In 1993, the Ontario government selected a joint venture of Caesars World, Circus Circus Enterprises, and Hilton Hotels to build and operate a province-owned casino.

Casino Windsor opened in a temporary location in May 1994 as Ontario's first casino. The former Art Gallery of Windsor, located on Riverside Drive, was refitted to house the interim casino. The casino attracted record numbers of customers, millions annually from the U.S. and Canada. Line-ups wrapped around the building. In response, the Ontario Lottery and Gaming Corporation announced it would bring a riverboat casino to the riverfront. The Northern Belle was located at the foot of Ouellette Avenue on the Detroit River. It was open from December 1995 to July 1998.

TASKS FOR THIS EXERCISE:
**1)** From the Casino Windsor passage, extract the words from "In 1993, the" to "to July 1998." with no changes.
**2)** Continue the account of Casino Windsor's early history, beginning after its last sentence.

SUPPLIED INFORMATION:

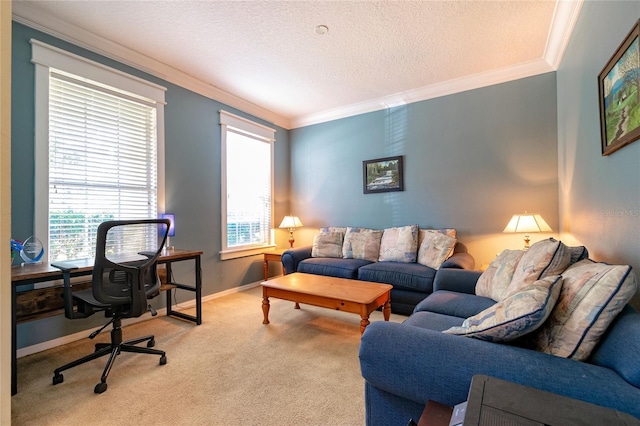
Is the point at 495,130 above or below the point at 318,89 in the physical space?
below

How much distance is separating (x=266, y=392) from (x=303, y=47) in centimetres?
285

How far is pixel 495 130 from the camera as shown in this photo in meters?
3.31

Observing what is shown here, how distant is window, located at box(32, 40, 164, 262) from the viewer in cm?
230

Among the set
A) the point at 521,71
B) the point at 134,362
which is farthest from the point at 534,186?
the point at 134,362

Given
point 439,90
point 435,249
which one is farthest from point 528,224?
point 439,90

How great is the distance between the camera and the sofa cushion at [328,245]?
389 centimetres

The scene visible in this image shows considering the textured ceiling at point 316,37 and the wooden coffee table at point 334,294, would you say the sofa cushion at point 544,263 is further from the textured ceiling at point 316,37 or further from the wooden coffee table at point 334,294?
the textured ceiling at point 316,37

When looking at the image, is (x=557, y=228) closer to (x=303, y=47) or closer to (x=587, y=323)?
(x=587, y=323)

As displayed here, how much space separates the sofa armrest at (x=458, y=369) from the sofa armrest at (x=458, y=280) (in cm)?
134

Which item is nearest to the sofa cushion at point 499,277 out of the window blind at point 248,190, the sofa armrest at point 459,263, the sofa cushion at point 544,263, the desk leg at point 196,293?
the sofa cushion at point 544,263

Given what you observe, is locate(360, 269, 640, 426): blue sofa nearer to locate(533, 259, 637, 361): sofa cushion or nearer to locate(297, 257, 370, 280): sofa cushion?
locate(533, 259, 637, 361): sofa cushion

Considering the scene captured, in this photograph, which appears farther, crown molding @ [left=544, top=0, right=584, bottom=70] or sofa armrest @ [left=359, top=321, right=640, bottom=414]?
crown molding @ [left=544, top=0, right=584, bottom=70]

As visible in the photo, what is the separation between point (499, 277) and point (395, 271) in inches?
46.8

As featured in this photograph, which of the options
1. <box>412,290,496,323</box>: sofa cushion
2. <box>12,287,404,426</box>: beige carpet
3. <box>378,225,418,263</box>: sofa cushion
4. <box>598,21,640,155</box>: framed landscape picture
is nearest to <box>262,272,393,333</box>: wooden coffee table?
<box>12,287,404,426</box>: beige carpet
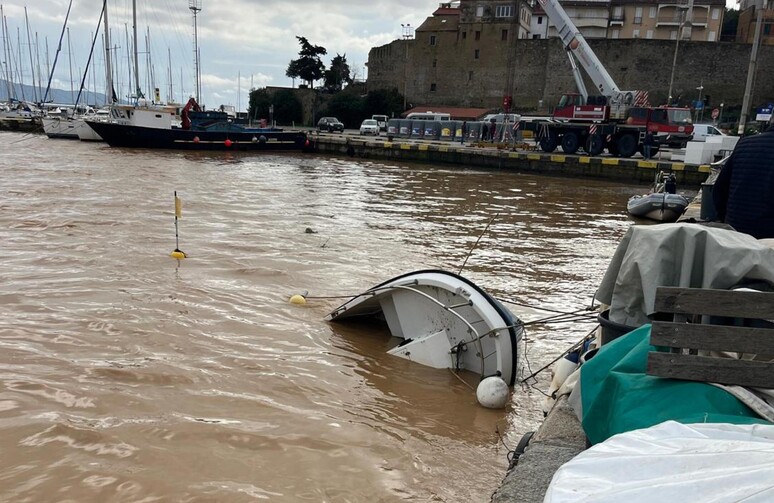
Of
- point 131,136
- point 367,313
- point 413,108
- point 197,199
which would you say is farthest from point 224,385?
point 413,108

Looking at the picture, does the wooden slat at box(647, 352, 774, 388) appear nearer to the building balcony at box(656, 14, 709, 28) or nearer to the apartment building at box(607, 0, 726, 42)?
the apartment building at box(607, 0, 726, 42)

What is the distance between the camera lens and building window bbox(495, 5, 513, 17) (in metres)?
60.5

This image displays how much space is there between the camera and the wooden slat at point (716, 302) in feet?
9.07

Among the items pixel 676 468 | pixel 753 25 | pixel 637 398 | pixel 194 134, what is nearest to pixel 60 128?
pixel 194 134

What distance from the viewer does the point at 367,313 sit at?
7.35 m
--
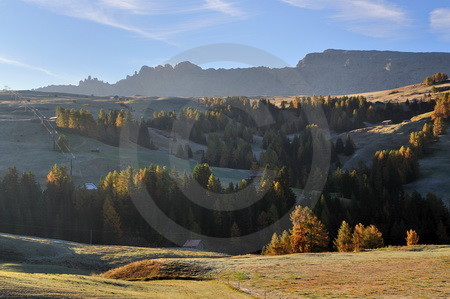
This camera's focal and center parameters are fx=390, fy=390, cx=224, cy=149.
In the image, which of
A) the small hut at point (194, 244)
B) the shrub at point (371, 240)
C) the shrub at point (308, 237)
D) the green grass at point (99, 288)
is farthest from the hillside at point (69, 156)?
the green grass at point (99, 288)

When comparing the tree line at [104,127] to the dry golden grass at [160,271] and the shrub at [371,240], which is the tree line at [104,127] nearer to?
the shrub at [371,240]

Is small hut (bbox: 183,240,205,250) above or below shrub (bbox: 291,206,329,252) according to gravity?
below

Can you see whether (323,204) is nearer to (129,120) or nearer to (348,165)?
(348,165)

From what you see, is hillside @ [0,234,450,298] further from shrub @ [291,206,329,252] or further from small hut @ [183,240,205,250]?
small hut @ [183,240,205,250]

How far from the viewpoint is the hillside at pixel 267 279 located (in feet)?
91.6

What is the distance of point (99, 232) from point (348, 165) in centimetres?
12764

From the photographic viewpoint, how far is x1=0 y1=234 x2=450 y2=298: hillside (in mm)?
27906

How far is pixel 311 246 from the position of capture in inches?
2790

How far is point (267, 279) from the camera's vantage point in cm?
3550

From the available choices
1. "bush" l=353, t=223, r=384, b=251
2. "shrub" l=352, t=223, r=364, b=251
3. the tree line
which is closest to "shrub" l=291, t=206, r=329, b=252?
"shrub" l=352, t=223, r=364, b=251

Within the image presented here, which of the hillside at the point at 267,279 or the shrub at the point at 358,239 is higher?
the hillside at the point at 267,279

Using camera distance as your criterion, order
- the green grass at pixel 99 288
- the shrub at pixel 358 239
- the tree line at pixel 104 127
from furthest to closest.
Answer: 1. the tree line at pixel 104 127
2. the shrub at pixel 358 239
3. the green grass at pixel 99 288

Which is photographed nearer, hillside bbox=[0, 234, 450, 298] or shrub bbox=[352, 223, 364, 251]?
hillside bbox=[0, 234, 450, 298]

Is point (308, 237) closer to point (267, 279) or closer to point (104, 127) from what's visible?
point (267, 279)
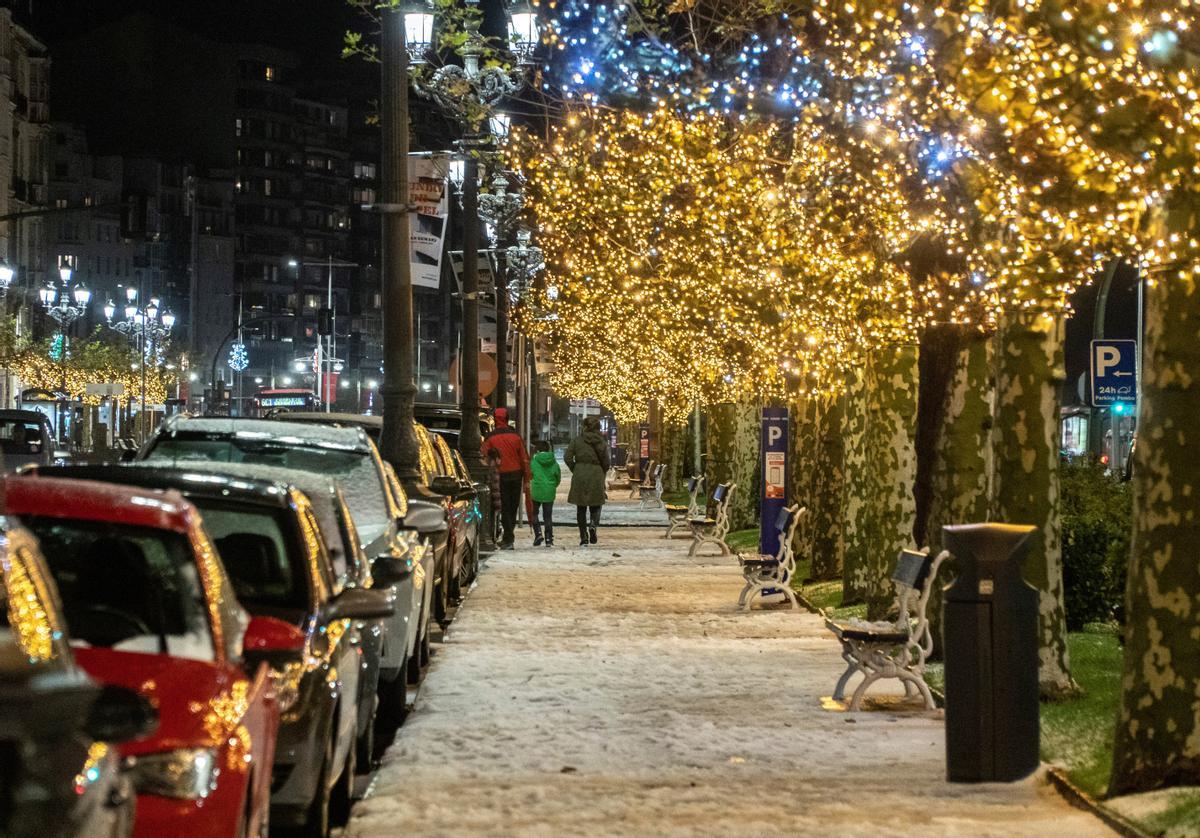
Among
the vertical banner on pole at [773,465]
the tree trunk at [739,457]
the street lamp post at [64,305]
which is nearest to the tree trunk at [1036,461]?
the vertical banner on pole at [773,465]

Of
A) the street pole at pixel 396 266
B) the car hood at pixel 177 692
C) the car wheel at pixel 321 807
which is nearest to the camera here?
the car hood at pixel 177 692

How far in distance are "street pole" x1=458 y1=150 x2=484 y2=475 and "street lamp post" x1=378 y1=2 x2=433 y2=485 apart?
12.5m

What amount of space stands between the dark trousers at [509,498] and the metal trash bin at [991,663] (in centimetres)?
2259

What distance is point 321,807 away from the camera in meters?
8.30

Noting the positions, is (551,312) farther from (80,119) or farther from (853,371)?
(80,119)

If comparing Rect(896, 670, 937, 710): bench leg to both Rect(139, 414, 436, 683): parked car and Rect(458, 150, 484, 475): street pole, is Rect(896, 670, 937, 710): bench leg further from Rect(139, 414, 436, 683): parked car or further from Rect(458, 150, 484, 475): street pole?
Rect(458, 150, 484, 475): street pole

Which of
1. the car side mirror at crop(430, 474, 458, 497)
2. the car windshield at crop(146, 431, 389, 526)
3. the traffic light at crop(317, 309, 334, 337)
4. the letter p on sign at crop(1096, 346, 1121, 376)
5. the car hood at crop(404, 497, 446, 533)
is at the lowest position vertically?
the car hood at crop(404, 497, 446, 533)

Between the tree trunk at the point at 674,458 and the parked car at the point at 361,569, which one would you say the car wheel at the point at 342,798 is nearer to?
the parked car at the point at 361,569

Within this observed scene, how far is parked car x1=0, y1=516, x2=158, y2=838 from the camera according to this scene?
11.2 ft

RESPONSES IN ORDER:
**1)**
In 1993, the Ontario government selected a joint venture of Caesars World, Circus Circus Enterprises, and Hilton Hotels to build and operate a province-owned casino.

Casino Windsor opened in a temporary location in May 1994 as Ontario's first casino. The former Art Gallery of Windsor, located on Riverside Drive, was refitted to house the interim casino. The casino attracted record numbers of customers, millions annually from the U.S. and Canada. Line-ups wrapped around the building. In response, the Ontario Lottery and Gaming Corporation announced it would bring a riverboat casino to the riverfront. The Northern Belle was located at the foot of Ouellette Avenue on the Detroit River. It was open from December 1995 to July 1998.

**2)**
During this time, the permanent casino was under construction on the former Windsor Market site, a few blocks east of the temporary casino. It opened on July 29, 1998, with a grand opening celebration with a James Bond 007 theme. Daisy Fuentes and Regis Philbin were among the stars that attended. The new site included a waterfall and tropical entrance, hotel, five restaurants, gift shops, and an entertainment lounge.

In February 2005, representatives from the Ontario Government, the Ontario Lottery and Gaming Corporation, and the executive team announced a $400 million expansion project. It was completed in June 2008. It added a convention centre, a 5,000-seat entertainment centre, and a 27-story hotel tower.

Effective May 31, 2006, Casino Windsor became one of the first smoke-free commercial casinos in North America. It complied with the Smoke Free Ontario Act, banning smoking from all enclosed workplaces and public places.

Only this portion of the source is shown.